Excerpted text:
What happens before and during robotic assisted hysterectomy?
Before the procedure
Before your surgery, your doctor will perform a physical exam, order blood and urine tests and may order other tests to check your general health. Your doctor will tell you which of your current medications can continue to be taken and which will need to be temporarily stopped before surgery. You will be given instructions on when to stop eating and drinking the evening before and morning of your surgery. Your surgeon will explain the procedure in detail, including possible complications and side effects. He or she will also answer your questions.
On the day of surgery:
- A urinary catheter may be inserted to empty your bladder
- Your abdominal area will be cleaned with a sterile solution
- An intravenous (IV) line will be placed in a vein in your arm to deliver medications and fluids
During the procedure
After receiving anesthesia, your surgeon will make four or five small surgical cuts (incisions) in your abdomen (belly). The thin surgical instruments and tiny lighted camera attached to the arms of the surgical robot are inserted into the abdomen through these incisions.
The surgeon controls the precise movement of the robotic arms, surgical instruments and camera while seated at a computer console. Members of the surgical team stand next to the operating table to change the robotic instruments and provide other assistance to the surgeon as needed.
Your surgeon typically removes the uterus through the vagina, like when delivering a baby. In certain cases, the uterus is removed through the small incisions in your abdomen.
An anesthesiologist monitors your anesthesia and vital signs throughout your operation.
How long does robotic assisted hysterectomy take to complete?
Robotic assisted hysterectomy typically takes between one to four hours to complete, depending upon the surgeon and the complexity of the case.
What’s the typical recovery time with robotic assisted hysterectomy?
Robotic hysterectomy is an outpatient procedure. You may stay in the hospital overnight but some woman can be released the same day of surgery. You will able return to light regular activities the next day (walking, eating, walking up stairs). You can drive in about a week or less at the discretion of your physician and return to exercising in about four to six weeks. Your doctor will review your progress and tell you when you can return to your normal activities.

Dataset:
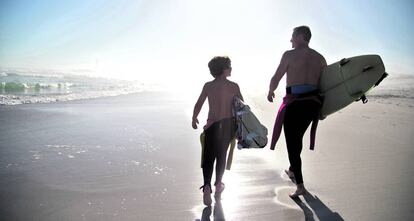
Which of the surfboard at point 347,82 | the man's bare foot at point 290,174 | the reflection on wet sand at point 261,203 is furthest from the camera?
the man's bare foot at point 290,174

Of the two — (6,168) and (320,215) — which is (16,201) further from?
(320,215)

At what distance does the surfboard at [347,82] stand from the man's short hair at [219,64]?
1143 mm

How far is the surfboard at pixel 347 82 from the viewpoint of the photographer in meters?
4.16

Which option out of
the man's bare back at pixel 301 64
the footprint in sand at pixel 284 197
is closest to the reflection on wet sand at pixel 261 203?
the footprint in sand at pixel 284 197

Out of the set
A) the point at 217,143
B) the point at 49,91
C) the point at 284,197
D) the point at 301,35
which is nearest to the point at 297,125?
the point at 284,197

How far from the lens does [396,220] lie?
3.26 metres

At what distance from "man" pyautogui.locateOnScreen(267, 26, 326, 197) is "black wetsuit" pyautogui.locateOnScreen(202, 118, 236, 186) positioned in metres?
0.64

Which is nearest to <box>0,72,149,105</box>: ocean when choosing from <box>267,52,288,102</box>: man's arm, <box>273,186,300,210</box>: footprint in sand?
<box>267,52,288,102</box>: man's arm

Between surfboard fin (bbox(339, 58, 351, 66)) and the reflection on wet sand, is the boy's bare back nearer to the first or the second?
Answer: the reflection on wet sand

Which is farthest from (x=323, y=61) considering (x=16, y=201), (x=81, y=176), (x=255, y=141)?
(x=16, y=201)

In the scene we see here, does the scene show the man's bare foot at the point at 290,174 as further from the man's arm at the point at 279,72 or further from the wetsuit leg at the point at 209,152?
the wetsuit leg at the point at 209,152

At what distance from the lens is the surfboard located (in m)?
4.16

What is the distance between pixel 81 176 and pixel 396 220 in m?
3.44

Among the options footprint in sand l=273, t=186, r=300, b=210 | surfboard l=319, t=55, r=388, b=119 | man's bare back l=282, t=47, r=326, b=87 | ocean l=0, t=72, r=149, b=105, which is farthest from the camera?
ocean l=0, t=72, r=149, b=105
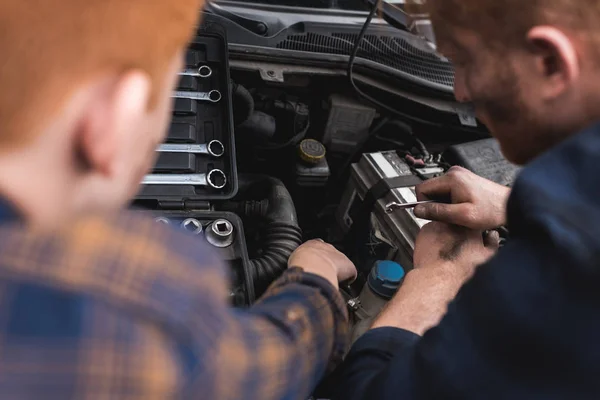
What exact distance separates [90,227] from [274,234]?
73 cm

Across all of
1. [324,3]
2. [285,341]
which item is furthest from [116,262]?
[324,3]

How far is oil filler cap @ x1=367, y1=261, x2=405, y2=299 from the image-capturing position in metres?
1.04

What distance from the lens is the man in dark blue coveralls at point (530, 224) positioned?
19.3 inches

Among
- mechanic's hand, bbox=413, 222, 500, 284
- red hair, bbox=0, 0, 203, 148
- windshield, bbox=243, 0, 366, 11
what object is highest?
red hair, bbox=0, 0, 203, 148

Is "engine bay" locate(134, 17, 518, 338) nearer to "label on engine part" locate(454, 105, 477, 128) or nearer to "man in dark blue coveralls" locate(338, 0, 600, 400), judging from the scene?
"label on engine part" locate(454, 105, 477, 128)

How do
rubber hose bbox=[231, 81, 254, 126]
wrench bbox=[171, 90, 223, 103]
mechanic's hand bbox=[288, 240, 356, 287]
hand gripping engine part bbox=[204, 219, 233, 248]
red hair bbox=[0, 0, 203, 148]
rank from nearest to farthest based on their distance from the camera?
red hair bbox=[0, 0, 203, 148] < mechanic's hand bbox=[288, 240, 356, 287] < hand gripping engine part bbox=[204, 219, 233, 248] < wrench bbox=[171, 90, 223, 103] < rubber hose bbox=[231, 81, 254, 126]

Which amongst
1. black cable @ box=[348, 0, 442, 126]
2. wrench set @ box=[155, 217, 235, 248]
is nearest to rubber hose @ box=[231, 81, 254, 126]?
black cable @ box=[348, 0, 442, 126]

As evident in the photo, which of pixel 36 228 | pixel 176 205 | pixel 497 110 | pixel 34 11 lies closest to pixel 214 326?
pixel 36 228

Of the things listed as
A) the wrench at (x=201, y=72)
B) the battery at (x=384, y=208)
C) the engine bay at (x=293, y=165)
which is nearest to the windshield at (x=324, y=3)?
the engine bay at (x=293, y=165)

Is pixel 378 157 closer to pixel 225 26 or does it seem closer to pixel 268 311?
pixel 225 26

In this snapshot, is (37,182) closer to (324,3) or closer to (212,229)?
(212,229)

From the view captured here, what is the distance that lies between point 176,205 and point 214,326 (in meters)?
0.62

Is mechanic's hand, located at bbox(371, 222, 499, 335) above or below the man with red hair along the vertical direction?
below

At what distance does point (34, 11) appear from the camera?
0.38 metres
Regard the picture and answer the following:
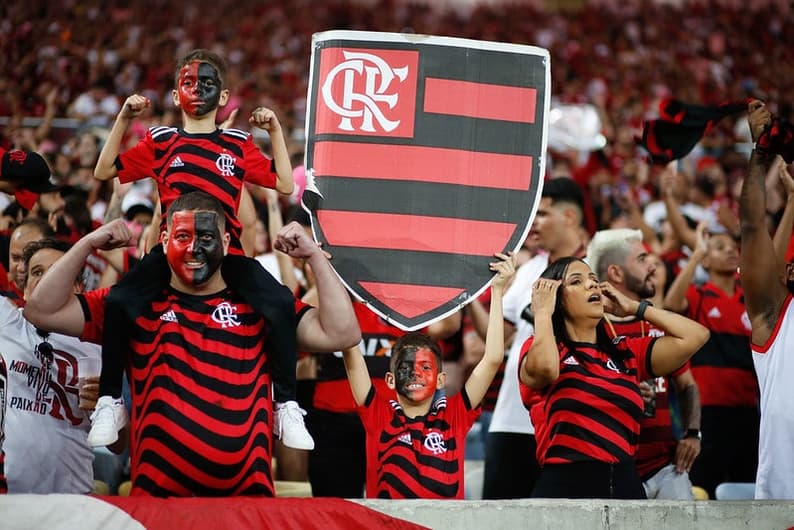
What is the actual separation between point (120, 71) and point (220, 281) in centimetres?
1184

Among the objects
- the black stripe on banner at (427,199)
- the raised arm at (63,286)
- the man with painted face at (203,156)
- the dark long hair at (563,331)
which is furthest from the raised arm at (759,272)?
the raised arm at (63,286)

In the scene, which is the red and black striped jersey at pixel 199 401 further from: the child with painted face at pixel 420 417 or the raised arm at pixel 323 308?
the child with painted face at pixel 420 417

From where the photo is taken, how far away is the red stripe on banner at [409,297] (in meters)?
4.91

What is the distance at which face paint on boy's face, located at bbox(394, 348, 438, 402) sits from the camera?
4953 mm

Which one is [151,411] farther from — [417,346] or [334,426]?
[334,426]

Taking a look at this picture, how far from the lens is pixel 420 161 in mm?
5082

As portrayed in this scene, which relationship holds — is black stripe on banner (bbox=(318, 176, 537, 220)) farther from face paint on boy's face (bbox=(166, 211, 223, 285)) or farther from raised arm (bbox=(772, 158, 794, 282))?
raised arm (bbox=(772, 158, 794, 282))

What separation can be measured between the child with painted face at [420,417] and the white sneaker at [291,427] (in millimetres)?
703

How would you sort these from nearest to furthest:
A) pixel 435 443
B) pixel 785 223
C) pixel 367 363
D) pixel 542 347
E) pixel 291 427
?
1. pixel 291 427
2. pixel 542 347
3. pixel 435 443
4. pixel 785 223
5. pixel 367 363

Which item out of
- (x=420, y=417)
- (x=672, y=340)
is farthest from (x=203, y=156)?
(x=672, y=340)

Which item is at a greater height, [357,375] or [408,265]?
[408,265]

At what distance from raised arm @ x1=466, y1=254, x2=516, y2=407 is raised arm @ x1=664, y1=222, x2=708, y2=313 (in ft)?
7.17

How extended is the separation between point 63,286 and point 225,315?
0.59 m

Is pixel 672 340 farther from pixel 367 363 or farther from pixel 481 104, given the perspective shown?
pixel 367 363
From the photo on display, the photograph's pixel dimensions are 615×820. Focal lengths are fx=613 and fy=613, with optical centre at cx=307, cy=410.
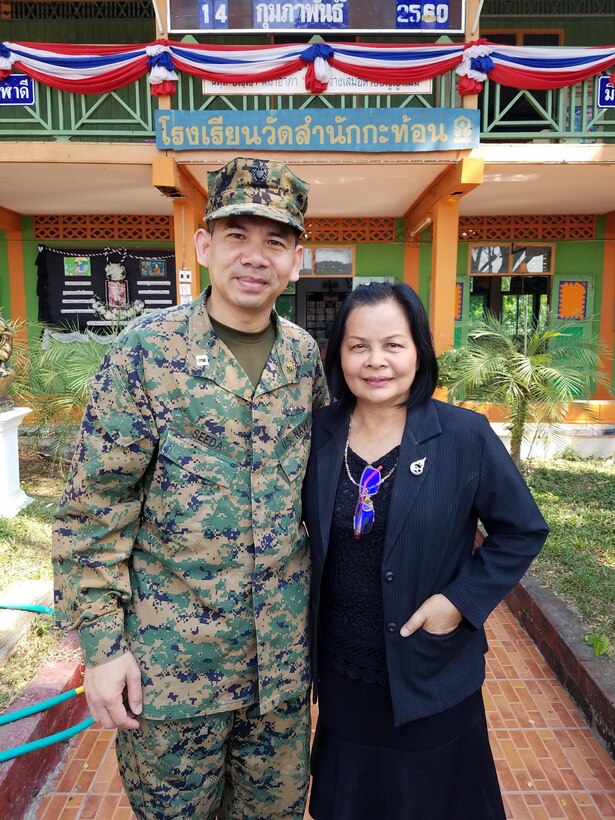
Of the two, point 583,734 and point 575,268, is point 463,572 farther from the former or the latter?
point 575,268

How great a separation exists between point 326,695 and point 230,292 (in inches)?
42.6

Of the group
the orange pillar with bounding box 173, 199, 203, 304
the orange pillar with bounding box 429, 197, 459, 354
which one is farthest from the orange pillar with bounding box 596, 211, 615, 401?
the orange pillar with bounding box 173, 199, 203, 304

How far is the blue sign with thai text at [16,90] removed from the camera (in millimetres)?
6215

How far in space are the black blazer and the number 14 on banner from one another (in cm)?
607

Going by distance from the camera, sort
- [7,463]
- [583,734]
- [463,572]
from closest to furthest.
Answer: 1. [463,572]
2. [583,734]
3. [7,463]

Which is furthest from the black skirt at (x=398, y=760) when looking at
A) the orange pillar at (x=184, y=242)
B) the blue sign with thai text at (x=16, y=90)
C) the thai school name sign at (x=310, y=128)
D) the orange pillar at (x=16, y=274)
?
the orange pillar at (x=16, y=274)

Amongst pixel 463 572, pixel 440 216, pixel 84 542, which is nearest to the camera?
pixel 84 542

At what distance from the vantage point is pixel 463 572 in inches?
59.1

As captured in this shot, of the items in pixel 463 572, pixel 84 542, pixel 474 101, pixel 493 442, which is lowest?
pixel 463 572

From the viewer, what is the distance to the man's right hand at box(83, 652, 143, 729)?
1.40 m

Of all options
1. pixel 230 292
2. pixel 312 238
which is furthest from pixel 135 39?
pixel 230 292

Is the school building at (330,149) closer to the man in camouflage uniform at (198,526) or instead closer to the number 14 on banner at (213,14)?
the number 14 on banner at (213,14)

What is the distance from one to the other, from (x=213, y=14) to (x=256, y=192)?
575 centimetres

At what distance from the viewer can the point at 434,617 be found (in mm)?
1460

Problems to work on:
**1)** According to the robotic hysterectomy text, how long does the procedure typically take to complete?
**2)** Swap "uterus" for "womb" and write out the robotic hysterectomy text from "Your surgeon typically" up to and including "in your abdomen.".
You won't need the material for this.

Replies:
**1)** Between one and four hours, depending on the surgeon and the complexity of the case.

**2)**
Your surgeon typically removes the womb through the vagina, like when delivering a baby. In certain cases, the womb is removed through the small incisions in your abdomen.